**Text provided:**
Carl N. Karcher is one of the fast food industry's pioneers. His career extends from the industry's modest origins to its current hamburger hegemony. His life seems at once to be a tale by Horatio Alger, a fulfillment of the American dream, and a warning about unintended consequences. It is a fast food parable about how the industry started and where it can lead. At the heart of the story is southern California, whose cities became prototypes for the rest of the nation, whose love of the automobile changed what America looks like and what Americans eat.

Carl was born in 1917 on a farm near Upper Sandusky, Ohio. His father was a sharecropper who moved the family to new land every few years. The Karchers were German-American, industrious, and devoutly Catholic. Carl had six brothers and a sister. "The harder you work," their father always told them,, "the luckier you become." Carl dropped out of school after the eighth grade and worked twelve to fourteen hours a day on the farm, harvesting with a team of horses, baling hay, milking and feeding the cows. In 1937, Ben Karcher, one of Carl's uncles, offered him a job in Anaheim, California. After thinking long and hard and consulting with his parents, Carl decided to go west. He was twenty years old and six-foot-four, a big strong farm boy. He had never set foot outside of northern Ohio. The decision to leave home felt momentous, and the drive to California took a week. When he arrived in Anaheim—and saw the palm trees and orange groves, and smelled the citrus in the air—Carl said to himself, "This is heaven."

Anaheim was a small town in those days, surrounded by ranches and farms. It was located in the heart of southern California's citrus belt, an area that produced almost all of the state's oranges, lemons, and tangerines. Orange County and neighboring Los Angeles County were the leading agricultural counties in the United States, growing fruits, nuts, vegetables, and flowers on land that only a generation earlier had been a desert covered in sagebrush and cactus. Massive irrigation projects, built with public money to improve private land, brought water from hundreds of miles away. The Anaheim area alone boasted about 70,000 acres of Valencia oranges, as well as lemon groves and walnut groves. Small ranches and dairy farms dotted the land, and sunflowers lined the back roads. Anaheim had been settled in the late nineteenth century by German immigrants hoping to create a local wine industry and by a group of Polish expatriates trying to establish a back-to-the-land artistic community. The wineries flourished for three decades; the art colony collapsed within a few months. After World War 1, the heavily German character of Anaheim gave way to the influence of newer arrivals from the Midwest, who tended to be Protestant and conservative and evangelical about their faith. Reverend Leon L. Myers—pastor of the Anaheim Christian Church and founder of the local Men's Bible Club—turned the Ku Klux Klan into one of the most powerful organizations in town. During the early 1920s, the Klan ran Anaheims leading daily newspaper, controlled the city government for a year, and posted signs on the outskirts of the city greeting newcomers with the acronym "KIGY" (Klansmen I Greet You).

**Extracted records:**
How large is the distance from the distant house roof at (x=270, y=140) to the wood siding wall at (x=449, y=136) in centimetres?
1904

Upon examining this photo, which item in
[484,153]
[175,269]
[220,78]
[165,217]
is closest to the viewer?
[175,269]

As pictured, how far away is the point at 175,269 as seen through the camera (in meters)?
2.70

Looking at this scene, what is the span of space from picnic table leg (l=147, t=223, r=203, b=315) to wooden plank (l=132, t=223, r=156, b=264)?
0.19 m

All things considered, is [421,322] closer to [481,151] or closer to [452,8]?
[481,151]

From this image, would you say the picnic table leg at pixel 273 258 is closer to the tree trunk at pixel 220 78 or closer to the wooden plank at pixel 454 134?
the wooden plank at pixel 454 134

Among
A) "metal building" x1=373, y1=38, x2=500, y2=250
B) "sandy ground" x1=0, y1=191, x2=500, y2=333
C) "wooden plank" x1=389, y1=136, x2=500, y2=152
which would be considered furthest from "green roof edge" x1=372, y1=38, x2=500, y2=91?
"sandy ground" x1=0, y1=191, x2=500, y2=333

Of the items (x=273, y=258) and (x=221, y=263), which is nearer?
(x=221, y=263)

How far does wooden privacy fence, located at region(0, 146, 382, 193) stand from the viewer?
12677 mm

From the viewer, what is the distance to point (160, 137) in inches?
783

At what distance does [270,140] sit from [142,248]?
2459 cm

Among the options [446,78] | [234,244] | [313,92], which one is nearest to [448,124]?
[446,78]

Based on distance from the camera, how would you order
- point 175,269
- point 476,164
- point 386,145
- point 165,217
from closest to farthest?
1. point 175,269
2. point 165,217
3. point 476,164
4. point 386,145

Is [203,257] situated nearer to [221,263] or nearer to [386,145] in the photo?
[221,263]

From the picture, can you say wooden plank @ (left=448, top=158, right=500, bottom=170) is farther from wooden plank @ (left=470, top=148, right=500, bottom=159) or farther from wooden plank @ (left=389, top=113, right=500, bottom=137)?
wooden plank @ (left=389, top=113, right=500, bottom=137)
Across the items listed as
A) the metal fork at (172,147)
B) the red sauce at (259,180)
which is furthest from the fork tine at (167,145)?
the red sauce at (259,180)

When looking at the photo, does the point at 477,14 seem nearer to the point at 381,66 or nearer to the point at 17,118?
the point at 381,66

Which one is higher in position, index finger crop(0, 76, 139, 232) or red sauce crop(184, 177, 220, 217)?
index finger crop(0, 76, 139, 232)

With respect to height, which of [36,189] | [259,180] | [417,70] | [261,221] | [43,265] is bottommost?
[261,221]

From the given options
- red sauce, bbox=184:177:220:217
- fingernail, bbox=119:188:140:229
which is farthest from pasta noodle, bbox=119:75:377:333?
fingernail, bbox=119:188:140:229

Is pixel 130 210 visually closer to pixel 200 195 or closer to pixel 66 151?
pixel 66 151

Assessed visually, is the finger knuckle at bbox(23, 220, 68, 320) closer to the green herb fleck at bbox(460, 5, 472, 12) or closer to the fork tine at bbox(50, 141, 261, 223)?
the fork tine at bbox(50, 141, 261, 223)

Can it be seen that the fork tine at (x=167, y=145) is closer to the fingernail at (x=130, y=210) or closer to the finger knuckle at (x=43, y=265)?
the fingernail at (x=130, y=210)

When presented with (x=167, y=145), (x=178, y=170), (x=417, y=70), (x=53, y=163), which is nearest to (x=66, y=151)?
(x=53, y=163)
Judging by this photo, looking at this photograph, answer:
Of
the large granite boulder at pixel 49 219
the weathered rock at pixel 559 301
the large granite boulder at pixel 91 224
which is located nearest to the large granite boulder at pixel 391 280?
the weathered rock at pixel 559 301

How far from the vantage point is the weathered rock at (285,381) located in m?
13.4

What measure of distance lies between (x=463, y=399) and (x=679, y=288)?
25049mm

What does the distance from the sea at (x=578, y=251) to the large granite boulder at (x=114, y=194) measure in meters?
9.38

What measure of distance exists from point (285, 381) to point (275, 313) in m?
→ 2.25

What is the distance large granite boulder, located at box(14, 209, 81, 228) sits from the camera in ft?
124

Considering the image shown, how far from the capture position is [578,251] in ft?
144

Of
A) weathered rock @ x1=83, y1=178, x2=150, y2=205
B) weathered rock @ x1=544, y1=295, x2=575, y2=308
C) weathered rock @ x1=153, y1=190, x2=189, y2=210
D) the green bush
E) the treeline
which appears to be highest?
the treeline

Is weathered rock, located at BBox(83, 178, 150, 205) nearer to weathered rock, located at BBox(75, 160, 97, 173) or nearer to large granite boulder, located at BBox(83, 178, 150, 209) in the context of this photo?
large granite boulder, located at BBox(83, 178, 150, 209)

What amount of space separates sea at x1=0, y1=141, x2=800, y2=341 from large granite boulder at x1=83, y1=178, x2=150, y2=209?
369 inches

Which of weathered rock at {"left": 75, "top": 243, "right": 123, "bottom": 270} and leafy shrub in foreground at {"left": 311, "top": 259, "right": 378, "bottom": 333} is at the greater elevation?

**What the task requires:**
Rewrite the text on Carl N. Karcher, starting with "Carl N. Karcher" and going on through "what Americans eat.", with "hegemony" changed to "dominance".

**Response to this exercise:**
Carl N. Karcher is one of the fast food industry's pioneers. His career extends from the industry's modest origins to its current hamburger dominance. His life seems at once to be a tale by Horatio Alger, a fulfillment of the American dream, and a warning about unintended consequences. It is a fast food parable about how the industry started and where it can lead. At the heart of the story is southern California, whose cities became prototypes for the rest of the nation, whose love of the automobile changed what America looks like and what Americans eat.